Stored data:
——————

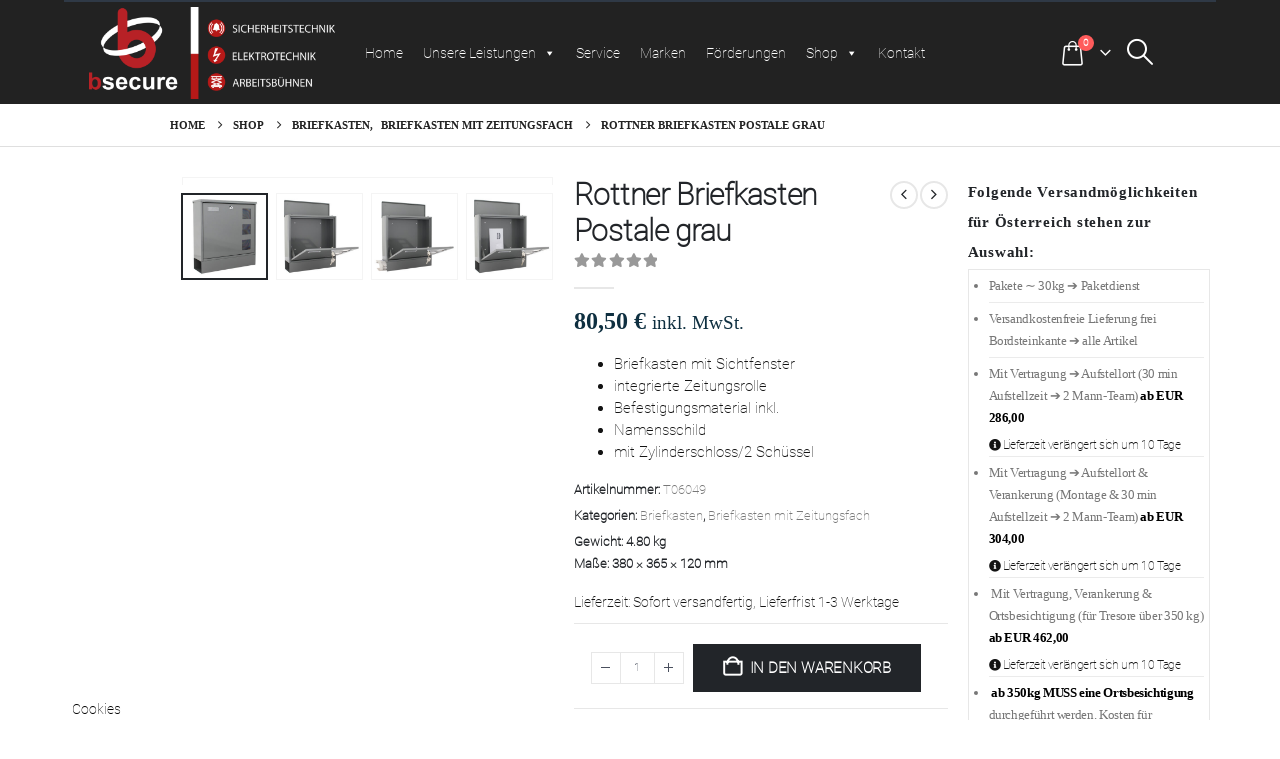

--- FILE ---
content_type: application/javascript; charset=utf-8
request_url: https://bsecure.at/wp-content/plugins/custom-filter-masking//custom-filter-masking.js?ver=6.8.1
body_size: -127
content:
jQuery(document).ready(function ($) {
    $('.custom-layered-nav-item-link').click(function (e) {
        e.preventDefault();
        e.stopPropagation();

        var link = $(this).attr('data-filter-url');
        location.href = link;
    });

    $(document).on('click', '.custom-layered-nav-item-link', function (e) {
        e.preventDefault();
        e.stopPropagation();

        var link = $(this).attr('data-filter-url');
        location.href = link;
    });
});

——————

Your objective:
The answer must be a single number: the count of lines in the data that include the word "layered".

Exercise output:
2